September 30, 1997
Mr. Billy Buzzett, Executive Director
Constitution Revision Commission
Room B-11 Historic Old Capitol
Tallahassee, FL 32399-1300

Dear Mr. Buzzett:

Over the years, I have identified several Constitutional issues and problem areas which I am hereby suggesting for your consideration as Constitutional amendments. This proposal is too involved to have been presented at any of your public hearings, so I decided to submit it in writing.

I believe the current Taxpayer's Bill of Rights in the Constitution should be strengthened and expanded as per the attached. The current legislation adopted pursuant to Article I, Section 25 of the Constitution does not address safeguards involving ad valorem or non-ad valorem taxes.

Items one (1) through twelve (12) and sixteen (16) through nineteen (19) are current provisions in chapter 213.015, Florida Statutes. Following is a summarization of the other provisions in this proposal:

#13 There is a need to protect and preserve the separation of the Constitutional functions of assessing property for ad valorem taxes and collecting and refunding such taxes from the control of the county taxing authority which sets the tax millage rate. There are numerous potential statutory conflicts if such Constitutional officers are controlled by a major taxing authority. I am attaching a position paper on this issue as it relates to the position of Property Appraiser in Brevard County, prepared for presentation to the local Charter Study Commission (Exhibit A). Also, an attached petition, involving this issue, illustrates that 60 of 67 Property Appraisers showed their concern by signing it in 1995. (Exhibit B, Issue 2)

#14 This would avoid a proliferation of new county municipal service taxing districts and special non-ad valorem assessment charges being placed on tax bills for services taxpayers do not want.

#15 This would prevent a municipality which owns property in another county from removing such property from that county's tax rolls, as tax exempt property, when the municipality provides no direct public services to the residents of the county.

#20 Appeals of property valuations should not be decided by persons who are members of taxing authorities and utilize such revenues. Rather, a system should be developed, by general law, which provides for such decisions to be made by independent persons who are licensed or certified as having an understanding of property valuation. Some taxpayers scoff at having to appear before persons who levy taxes and spend tax revenues when they are told who decides their appeals. Also, there are instances of pure politics by these Boards as is evidenced by decisions in Levy county in 1994 which are the subject of lingering litigation to this day. (See also Exhibit B, Issue 1)

#21 There are types of tangible personal property which now must be identified and assessed which produce little tax revenue compared to the cost of administering and collecting such taxes. The Legislature should be permitted to identify and exempt such properties by general law.

#22 A property tax inequity exists between property owned by a city or a special district and similar property owned by a county. We now have city or special district owned ports or airports which pay taxes on leased property and county owned ports or airports which do not, even when the use of the property is clearly for a private, proprietary purpose.

#23 After Constitutional Amendment 10 passed in 1992, the Florida Department of Revenue was successful in having a rule adopted which requires a re-assessment of the property each year to recapture taxable value, even when there is no further change in the market value. This is based on a misreading of the intent of the original amendment which, having to address only a single subject, could not also have implemented this procedure. Such was not the intent of the amendment's drafter and would be precluded by this Constitutional provision.

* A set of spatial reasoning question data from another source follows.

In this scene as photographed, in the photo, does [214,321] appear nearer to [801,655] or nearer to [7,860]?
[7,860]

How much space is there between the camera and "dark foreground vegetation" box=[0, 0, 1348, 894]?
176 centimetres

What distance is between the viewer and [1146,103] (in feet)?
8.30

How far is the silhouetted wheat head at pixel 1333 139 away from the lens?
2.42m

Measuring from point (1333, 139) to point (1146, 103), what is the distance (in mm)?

#24 There are many different federal, state and local government regulations which are adopted placing extraordinary permitting constraints on various types of private property for environmental reasons. Once these designations are officially made, there is a chilling effect on the marketability of these properties as buyers will purchase other properties not having this stigma. Thus, there is no market for these properties. Consequently, property appraisers should be permitted to place these properties, or portions thereof, in a special classification and assess them at a nominal value until their extent of utility can be determined, after necessary environmental permits are obtained. It is arguable that current statutory provisions, in this regard, are sufficient to allow proper treatment for these properties.

A better approach would be to pattern the treatment of all environmental properties after the way in which the Constitution currently addresses recharge "blue belt" areas by valuing them based upon their character and use as vacant, unimproved properties in their natural condition. Currently, a costly and difficult parcel by parcel evaluation is necessary to determine if the highest and best use is even attainable and, if so, at what price. Sometimes the cost to obtain permits can exceed the value of the property. Also, one is never certain as to whether an environmental permit will be issued or upon what conditions.

This proposal is better suited to the mass appraisal process of valuing property uniformly for ad valorem tax purposes. The current situation requires too many individual studies and too many tax dollars spent trying to value certain properties fairly for all concerned. The current system places the property appraiser in the middle of conflict between those who regulate to protect the environment and those who wish to use their property for its highest and best use.

I would appreciate your forwarding these recommendations for the consideration of the Constitutional Revision Commission.